SURABAYA – Terdakwa Lettu Laut (K) dr. Raditya Bagus Kusuma Eka Putra dituntut pidana penjara selama 8 bulan oleh oditur Letkol Yadi dalam persidangan yang digelar di PN Militer, Selasa (19/11/2024).

Dalam sidang kali ini, juga dihadiri Lembaga Perlindungan Saksi dan Korban (LPSK). Kedatangan LPSK adalah mewakili korban untuk mengajukan restirusi pada Terdakwa.

Dalam pertimbangan tuntutan setebal 36 halaman yang dibackan oditur disebutkan, terdakwa dokter Raditya Bagus terbukti melakukan perbuatan sebagaimana dalam dakwaan pertama oditur yakni melakukan kekerasan fisik dan psikis terhadap korban dokter Mae’dy dan dua putrinya.

“Menuntut terdakwa dengan pidana penjara selama delapan bulan dikurangi masa tahanan yang sudah dijalani Terdakwa,” ujar Oditur dalam tuntutannya.

#### Data yang Disediakan:
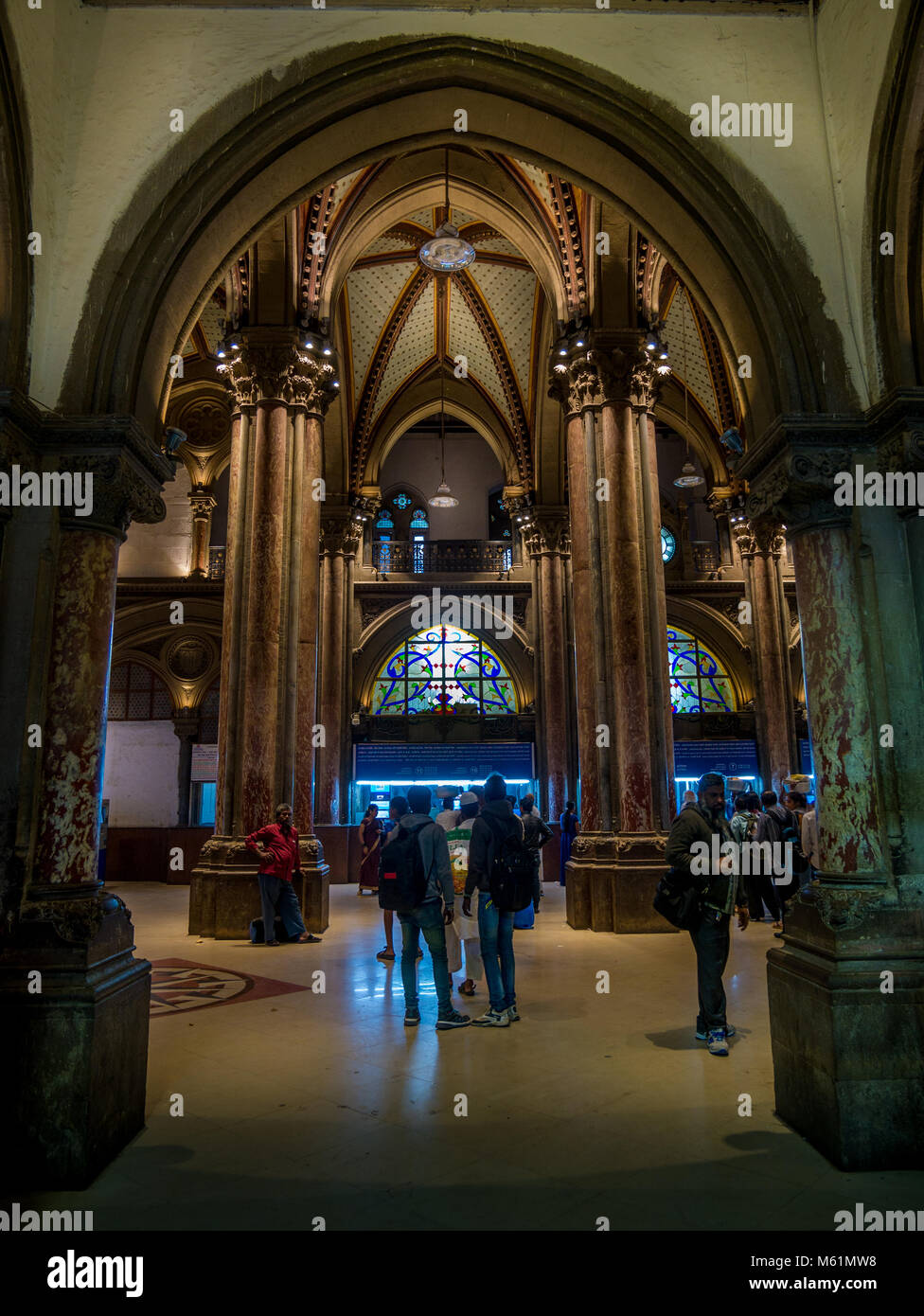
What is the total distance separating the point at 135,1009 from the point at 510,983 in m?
2.48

#### Tugas yang Dikerjakan:
(a) Ringkaslah berita tentang persidangan di PN Militer dalam dua kalimat.
(b) Kembalikan bagian berita tentang persidangan di PN Militer itu tanpa perubahan, mulai dari "Dalam sidang kali" dan terus sampai "Oditur dalam tuntutannya.".

#### Jawaban Berurutan:
(a) Dalam persidangan di PN Militer pada Selasa (19/11/2024), oditur Letkol Yadi menuntut terdakwa Lettu Laut (K) dr. Raditya Bagus Kusuma Eka Putra dengan pidana penjara delapan bulan dikurangi masa tahanan yang sudah dijalani. Menurut tuntutan oditur, terdakwa terbukti melakukan kekerasan fisik dan psikis terhadap dokter Mae'dy dan dua putrinya, sedangkan LPSK hadir dalam sidang itu untuk mewakili korban.

(b)
Dalam sidang kali ini, juga dihadiri Lembaga Perlindungan Saksi dan Korban (LPSK). Kedatangan LPSK adalah mewakili korban untuk mengajukan restirusi pada Terdakwa.

Dalam pertimbangan tuntutan setebal 36 halaman yang dibackan oditur disebutkan, terdakwa dokter Raditya Bagus terbukti melakukan perbuatan sebagaimana dalam dakwaan pertama oditur yakni melakukan kekerasan fisik dan psikis terhadap korban dokter Mae’dy dan dua putrinya.

“Menuntut terdakwa dengan pidana penjara selama delapan bulan dikurangi masa tahanan yang sudah dijalani Terdakwa,” ujar Oditur dalam tuntutannya.